Keep to one stretch of the data below, the lines from the one with "Jeudi: | 08:00 - 19:00 |" up to and including the one with "丰田锐志2022全新款价格图片（丰田锐志最新报价）", and return that stretch exactly.

──────── Task input

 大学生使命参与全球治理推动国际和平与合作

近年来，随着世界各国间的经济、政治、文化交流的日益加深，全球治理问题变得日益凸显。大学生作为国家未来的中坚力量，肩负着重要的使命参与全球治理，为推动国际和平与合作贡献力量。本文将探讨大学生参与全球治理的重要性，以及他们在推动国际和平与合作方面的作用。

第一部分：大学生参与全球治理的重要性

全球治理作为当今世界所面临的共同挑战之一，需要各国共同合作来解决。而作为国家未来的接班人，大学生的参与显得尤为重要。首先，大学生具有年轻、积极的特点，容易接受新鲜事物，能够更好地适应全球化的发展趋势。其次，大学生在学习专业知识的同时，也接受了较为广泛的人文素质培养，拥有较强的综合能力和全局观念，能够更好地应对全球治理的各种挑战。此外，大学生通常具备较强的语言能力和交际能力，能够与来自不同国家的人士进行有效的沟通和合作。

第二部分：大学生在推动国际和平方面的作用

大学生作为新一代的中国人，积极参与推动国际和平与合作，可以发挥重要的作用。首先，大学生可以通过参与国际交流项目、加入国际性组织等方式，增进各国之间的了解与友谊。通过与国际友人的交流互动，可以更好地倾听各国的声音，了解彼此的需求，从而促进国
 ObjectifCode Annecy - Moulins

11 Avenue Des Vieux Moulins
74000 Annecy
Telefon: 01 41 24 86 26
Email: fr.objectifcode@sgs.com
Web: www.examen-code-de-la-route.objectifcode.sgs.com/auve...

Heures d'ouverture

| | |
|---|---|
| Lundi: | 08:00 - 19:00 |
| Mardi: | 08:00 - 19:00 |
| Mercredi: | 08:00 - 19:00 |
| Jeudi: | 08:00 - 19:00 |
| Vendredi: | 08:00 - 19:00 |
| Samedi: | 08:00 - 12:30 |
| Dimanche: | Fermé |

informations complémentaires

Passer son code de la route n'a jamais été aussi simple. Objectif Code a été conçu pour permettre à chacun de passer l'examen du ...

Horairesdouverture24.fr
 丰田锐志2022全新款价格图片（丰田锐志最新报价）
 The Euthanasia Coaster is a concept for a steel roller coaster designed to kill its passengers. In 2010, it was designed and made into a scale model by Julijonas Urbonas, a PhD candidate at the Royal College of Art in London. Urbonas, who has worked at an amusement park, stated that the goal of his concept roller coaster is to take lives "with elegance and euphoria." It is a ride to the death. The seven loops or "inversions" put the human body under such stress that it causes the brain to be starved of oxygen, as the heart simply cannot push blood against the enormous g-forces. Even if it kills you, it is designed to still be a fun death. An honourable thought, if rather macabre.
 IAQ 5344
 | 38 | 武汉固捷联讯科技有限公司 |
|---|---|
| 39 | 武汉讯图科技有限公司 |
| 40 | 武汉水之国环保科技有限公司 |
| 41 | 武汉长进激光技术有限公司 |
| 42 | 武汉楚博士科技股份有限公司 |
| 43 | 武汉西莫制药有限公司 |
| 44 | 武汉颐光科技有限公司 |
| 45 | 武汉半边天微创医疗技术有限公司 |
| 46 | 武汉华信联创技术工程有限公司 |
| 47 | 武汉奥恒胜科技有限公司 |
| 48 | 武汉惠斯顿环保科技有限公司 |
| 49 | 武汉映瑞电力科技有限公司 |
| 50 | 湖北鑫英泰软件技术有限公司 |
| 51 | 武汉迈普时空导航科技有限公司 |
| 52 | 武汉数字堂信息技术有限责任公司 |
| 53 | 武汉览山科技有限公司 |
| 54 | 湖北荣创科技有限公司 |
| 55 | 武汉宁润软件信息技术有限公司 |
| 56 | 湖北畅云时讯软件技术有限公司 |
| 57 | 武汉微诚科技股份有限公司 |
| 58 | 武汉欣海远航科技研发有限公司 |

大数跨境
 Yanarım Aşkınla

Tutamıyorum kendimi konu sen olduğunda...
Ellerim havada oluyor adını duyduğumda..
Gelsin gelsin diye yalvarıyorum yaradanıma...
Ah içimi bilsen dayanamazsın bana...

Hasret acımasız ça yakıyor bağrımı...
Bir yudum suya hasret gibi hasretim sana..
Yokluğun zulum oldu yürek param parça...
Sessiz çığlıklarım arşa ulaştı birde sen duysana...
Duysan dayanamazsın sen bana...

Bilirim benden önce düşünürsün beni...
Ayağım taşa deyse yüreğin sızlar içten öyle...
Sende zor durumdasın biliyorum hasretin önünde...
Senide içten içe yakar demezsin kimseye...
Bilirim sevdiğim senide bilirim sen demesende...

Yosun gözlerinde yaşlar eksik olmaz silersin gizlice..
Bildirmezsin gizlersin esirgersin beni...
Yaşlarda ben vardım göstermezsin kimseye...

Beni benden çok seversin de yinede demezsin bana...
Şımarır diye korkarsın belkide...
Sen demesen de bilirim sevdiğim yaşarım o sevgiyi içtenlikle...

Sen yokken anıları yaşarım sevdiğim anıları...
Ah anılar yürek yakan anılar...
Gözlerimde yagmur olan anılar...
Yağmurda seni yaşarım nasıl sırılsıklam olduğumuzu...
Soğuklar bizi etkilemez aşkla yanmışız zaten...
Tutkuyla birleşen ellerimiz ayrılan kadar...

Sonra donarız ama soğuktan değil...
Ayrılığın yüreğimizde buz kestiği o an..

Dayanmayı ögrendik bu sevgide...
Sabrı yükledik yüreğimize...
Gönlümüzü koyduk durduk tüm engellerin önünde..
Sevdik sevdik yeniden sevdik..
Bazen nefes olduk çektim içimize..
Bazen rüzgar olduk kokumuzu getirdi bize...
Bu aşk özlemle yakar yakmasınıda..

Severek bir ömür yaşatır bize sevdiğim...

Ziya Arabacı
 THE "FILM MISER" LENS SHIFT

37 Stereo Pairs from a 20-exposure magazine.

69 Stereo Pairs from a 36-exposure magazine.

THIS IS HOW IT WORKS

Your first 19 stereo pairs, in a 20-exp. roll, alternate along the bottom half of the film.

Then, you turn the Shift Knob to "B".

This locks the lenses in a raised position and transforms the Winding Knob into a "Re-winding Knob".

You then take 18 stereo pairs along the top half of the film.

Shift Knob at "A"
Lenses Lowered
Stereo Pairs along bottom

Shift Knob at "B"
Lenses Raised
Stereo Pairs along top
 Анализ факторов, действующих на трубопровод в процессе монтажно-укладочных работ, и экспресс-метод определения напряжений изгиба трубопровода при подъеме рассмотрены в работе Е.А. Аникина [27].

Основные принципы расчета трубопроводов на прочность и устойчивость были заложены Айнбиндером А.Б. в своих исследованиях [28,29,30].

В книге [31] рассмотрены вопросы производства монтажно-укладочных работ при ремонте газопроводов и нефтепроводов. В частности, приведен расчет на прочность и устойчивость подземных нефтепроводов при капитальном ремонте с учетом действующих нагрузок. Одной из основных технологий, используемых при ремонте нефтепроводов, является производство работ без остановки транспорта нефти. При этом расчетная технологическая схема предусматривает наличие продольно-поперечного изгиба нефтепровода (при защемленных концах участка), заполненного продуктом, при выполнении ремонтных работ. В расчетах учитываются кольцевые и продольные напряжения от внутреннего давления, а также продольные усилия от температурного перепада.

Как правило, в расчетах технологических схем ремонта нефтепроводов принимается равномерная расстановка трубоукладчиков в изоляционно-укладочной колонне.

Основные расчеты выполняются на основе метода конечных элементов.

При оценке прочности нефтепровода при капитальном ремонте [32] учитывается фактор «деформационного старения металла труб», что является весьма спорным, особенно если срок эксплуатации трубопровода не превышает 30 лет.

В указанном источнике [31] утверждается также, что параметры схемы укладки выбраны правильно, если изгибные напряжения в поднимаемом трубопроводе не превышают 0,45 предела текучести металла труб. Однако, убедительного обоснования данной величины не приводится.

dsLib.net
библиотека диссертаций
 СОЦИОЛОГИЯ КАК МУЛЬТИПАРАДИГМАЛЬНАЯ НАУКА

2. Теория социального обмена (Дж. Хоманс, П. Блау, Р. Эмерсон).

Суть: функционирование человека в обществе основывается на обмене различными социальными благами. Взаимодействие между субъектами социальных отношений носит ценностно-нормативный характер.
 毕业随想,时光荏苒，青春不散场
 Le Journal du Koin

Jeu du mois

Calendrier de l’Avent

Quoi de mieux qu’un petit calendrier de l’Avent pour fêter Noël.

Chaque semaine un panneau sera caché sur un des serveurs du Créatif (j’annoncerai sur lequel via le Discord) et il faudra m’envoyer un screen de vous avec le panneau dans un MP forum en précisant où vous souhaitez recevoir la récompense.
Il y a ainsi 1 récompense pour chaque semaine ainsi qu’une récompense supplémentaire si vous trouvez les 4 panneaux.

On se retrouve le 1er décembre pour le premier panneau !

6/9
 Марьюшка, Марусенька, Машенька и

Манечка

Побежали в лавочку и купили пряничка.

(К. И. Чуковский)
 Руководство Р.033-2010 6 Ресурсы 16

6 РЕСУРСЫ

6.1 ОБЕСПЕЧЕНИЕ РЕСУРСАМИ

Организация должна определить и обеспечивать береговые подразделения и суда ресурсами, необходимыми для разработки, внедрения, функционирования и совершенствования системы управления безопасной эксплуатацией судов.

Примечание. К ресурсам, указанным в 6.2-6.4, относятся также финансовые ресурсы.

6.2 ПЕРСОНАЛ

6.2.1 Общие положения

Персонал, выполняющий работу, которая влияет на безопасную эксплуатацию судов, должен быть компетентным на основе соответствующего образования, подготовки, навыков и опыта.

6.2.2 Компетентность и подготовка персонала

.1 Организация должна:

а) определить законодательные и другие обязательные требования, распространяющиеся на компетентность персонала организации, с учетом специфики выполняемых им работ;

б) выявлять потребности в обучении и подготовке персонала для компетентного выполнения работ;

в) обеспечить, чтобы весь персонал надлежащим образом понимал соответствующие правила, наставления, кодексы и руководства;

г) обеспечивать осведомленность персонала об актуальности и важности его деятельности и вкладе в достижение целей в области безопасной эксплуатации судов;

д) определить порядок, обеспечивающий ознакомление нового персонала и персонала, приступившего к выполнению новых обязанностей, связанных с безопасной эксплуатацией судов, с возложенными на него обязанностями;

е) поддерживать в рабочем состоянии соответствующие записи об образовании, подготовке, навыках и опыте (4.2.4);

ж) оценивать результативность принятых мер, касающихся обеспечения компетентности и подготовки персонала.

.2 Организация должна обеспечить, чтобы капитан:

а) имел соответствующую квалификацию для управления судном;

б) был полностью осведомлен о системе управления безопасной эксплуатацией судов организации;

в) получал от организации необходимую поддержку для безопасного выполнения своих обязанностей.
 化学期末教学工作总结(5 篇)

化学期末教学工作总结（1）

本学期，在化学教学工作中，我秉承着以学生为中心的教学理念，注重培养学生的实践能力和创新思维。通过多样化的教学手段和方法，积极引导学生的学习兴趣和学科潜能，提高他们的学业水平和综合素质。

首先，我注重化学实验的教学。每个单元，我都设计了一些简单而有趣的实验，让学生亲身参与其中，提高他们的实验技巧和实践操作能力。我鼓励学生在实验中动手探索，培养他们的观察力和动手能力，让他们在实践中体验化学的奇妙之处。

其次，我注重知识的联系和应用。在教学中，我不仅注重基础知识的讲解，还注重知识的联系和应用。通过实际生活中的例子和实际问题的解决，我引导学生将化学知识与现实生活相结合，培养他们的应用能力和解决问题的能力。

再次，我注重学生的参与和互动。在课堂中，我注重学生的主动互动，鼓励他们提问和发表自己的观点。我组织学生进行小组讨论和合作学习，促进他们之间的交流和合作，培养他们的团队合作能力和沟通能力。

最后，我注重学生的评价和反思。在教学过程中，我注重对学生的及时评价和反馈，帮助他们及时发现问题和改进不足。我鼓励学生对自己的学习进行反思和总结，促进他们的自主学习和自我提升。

────────────────

**Your solution**
| Jeudi: | 08:00 - 19:00 |
| Vendredi: | 08:00 - 19:00 |
| Samedi: | 08:00 - 12:30 |
| Dimanche: | Fermé |

informations complémentaires

Passer son code de la route n'a jamais été aussi simple. Objectif Code a été conçu pour permettre à chacun de passer l'examen du ...

Horairesdouverture24.fr
 丰田锐志2022全新款价格图片（丰田锐志最新报价）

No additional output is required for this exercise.